The short of it is, yes, a CPAP machine will stop your snoring.
Although, I definitely do not recommend that everyone that snores goes on CPAP. In my opinion, that´s just overkill.
This is assuming that it is setup correctly, with the correct pressure and the mask is fitting well. Afterall, a leaking mask can be louder than your snoring.
To understand how a CPAP machine corrects snoring, you need to understand what causes snoring, as well as how a CPAP machine works.
What causes snoring?
In the most basic sense, snoring occurs when the airways vibrate due to the airflow. This can happen in the nose or throat, wherever there is narrowing of the airways, turbulent airflow, and floppy airways.
What do we mean by floppy airways? These are airways where the muscle tone that normally keeps them open relaxes during sleep. For lack of a better word, they become ´floppy´ and the airflow of breathing causes them to vibrate, resulting in the snoring sound.

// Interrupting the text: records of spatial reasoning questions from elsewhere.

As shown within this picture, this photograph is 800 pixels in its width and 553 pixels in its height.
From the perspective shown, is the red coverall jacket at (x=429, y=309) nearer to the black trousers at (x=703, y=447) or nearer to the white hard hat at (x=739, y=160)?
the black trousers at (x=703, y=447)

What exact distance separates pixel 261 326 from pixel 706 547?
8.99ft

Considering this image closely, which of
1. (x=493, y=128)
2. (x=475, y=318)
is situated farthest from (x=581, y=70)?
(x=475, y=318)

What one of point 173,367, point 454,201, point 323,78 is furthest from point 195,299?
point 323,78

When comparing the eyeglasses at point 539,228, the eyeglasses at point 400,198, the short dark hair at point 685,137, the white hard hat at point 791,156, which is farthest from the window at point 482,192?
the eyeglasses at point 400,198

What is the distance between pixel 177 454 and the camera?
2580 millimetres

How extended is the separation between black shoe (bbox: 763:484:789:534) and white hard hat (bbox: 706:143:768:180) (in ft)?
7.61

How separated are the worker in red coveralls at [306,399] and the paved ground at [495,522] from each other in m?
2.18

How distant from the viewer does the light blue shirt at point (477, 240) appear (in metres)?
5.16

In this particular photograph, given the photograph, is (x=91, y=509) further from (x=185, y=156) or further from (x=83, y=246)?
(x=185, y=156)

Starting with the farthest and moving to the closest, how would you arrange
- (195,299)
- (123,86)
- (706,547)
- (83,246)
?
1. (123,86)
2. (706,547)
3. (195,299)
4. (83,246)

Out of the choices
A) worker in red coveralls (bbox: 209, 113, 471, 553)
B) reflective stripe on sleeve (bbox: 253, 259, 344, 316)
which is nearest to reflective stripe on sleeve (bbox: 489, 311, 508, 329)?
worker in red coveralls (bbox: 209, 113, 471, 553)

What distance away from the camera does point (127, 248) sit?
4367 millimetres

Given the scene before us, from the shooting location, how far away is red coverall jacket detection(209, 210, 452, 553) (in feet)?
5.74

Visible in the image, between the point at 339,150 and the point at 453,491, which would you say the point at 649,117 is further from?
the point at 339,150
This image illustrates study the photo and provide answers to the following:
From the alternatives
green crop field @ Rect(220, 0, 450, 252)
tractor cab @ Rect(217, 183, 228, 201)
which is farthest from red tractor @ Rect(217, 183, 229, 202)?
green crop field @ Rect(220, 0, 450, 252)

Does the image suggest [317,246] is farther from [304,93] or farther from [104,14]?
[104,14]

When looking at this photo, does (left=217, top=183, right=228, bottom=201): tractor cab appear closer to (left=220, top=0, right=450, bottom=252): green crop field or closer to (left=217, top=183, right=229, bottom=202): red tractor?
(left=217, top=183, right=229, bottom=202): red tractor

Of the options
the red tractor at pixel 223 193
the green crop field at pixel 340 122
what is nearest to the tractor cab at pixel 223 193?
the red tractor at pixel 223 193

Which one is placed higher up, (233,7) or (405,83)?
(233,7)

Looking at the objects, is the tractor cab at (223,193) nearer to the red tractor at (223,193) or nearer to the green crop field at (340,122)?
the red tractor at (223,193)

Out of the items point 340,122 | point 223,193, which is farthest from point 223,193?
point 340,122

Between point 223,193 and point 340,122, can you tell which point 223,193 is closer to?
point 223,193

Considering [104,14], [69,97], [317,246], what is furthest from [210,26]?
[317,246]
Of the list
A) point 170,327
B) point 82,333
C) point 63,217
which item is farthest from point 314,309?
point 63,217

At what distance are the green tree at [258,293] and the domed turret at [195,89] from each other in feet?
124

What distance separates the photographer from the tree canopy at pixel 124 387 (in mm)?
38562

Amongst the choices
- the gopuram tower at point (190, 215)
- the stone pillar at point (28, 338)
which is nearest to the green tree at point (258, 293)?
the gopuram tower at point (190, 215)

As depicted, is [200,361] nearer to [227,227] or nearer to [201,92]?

How does a CPAP machine work?
CPAP stands for continuous positive airway pressure, and this sort of describes how it works. By maintaining (not pumping, this is a common misconception) a constant pressure through the machine, CPAP hose and your airways, it splints the airways open. Kind of like a balloon with the end tied off, the increased pressure holds the airways open.
How does this stop the snoring
The great thing about CPAP, compared to other therapies is that it treats airway obstruction no matter what part of the airway it is occurring in. In this way, it is indiscriminate. This is compared to say mandibular advancement devices (MADs) that only treat snoring caused by the bottom jaw falling back and contributing to occluding the airway. UPPP surgery is another option (Uvulopalatopharyngoplasty Surgery); I hope I have spelt that correctly; which involves surgically altering specific parts of the airways causing the obstructions. CPAP will treat the snoring, no matter where it is arising from.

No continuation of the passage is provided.